Al mando de este barco, La Dauphine, iba Bernard Boudin de Tromelin (a partir de entonces, la isla lleva su nombre), que encontró a los supervivientes: aunque la fuente más completa dice que fueron hasta 14, la mayoría dicen que eran 8, 7 de ellas mujeres, y un bebé de 8 meses nacido en la isla, el único en toda su historia. Se les llevó a Mauricio, donde el nuevo gobernador decretó su libertad y les dio la posibilidad de regresar a Madagascar, que todas las supervivientes declinaron. Además, el gobernador, Jacques Maillart, adoptó al bebé, al que puso de nombre Jacques Moyse (por Moisés, "rescatado de entre las aguas"); a la madre del mismo -llamada en malgache Semiavou, "alguien que no está orgulloso"- le cambió el nombre a Eva; y a la abuela, Dauphine, por el nombre del barco de rescate. Toda la familia fue acogida en casa de Maillart durante el resto de sus vidas.

El caso de Tromelin tuvo sus consecuencias.
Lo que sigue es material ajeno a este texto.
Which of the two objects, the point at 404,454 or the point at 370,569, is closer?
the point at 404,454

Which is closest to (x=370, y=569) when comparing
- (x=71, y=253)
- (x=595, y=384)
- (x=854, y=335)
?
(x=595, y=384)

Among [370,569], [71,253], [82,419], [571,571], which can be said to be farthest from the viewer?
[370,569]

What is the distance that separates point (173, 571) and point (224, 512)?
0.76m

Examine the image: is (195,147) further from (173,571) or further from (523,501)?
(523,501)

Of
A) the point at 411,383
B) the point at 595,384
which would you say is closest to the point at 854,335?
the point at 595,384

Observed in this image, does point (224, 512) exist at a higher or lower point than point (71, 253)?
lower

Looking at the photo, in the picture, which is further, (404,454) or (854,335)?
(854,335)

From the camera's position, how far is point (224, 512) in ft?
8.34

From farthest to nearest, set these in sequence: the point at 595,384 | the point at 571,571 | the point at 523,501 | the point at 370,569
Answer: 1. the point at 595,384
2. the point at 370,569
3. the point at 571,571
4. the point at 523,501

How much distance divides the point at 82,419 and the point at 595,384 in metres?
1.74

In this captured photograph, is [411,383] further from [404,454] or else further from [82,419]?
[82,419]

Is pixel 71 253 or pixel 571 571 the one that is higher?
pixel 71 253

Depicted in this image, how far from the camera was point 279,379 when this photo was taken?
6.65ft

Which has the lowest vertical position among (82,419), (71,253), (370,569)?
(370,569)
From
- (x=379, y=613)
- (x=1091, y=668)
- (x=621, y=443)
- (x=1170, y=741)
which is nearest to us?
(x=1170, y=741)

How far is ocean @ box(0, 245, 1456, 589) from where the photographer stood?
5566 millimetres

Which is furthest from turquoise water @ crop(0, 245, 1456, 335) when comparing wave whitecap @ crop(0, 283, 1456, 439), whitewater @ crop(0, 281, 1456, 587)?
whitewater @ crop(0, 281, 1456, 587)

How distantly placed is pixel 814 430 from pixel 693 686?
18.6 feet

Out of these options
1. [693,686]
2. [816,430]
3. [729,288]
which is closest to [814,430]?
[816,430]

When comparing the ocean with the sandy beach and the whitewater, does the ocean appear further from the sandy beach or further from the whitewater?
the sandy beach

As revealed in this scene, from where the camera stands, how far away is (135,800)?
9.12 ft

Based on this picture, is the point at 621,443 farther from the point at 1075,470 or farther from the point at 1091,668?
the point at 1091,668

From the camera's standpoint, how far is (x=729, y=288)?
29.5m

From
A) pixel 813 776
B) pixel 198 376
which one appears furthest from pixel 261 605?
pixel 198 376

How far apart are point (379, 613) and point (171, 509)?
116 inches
El pensador Nicolás de Condorcet utilizó el ejemplo de estos malgaches en sus "Reflexiones sobre la esclavitud de los negros" para promover la abolición de la esclavitud, que se lograría con la Revolución Francesa (aunque Napoleón la volvió a imponer en cierto momento; fue ya avanzado el siglo XIX cuando se abolió en todos los territorios franceses). Por otra parte, en la isla de Tromelin -donde ahora hay una estación meteorológica y una pista de aterrizaje- ha habido hasta cuatro expediciones arqueológicas promovidas por la UNESCO para tratar de descubrir a fondo lo que ocurrió durante esos 15 años: han encontrado, entre otros objetos, el diario de un tripulante, útiles de cocina (y la cocina), una piedra usada para afilar los cuchillos, algunas tumbas, y, en fin, la firme demostración de que la voluntad del ser humano para sobrevivir se obstina en mantenerse viva a pesar de las visicitudes.

Fotografía de Lauren Ransan mostrando restos arqueológicos encontrados en la isla. Extraída de Wikicommons.

En fin, como veis, una historia apasionante, de las que evoca el espíritu aventurero. Aunque espero que, si alguna vez tenéis la ocasión de visitar esa zona, sea en mejores circunstancias.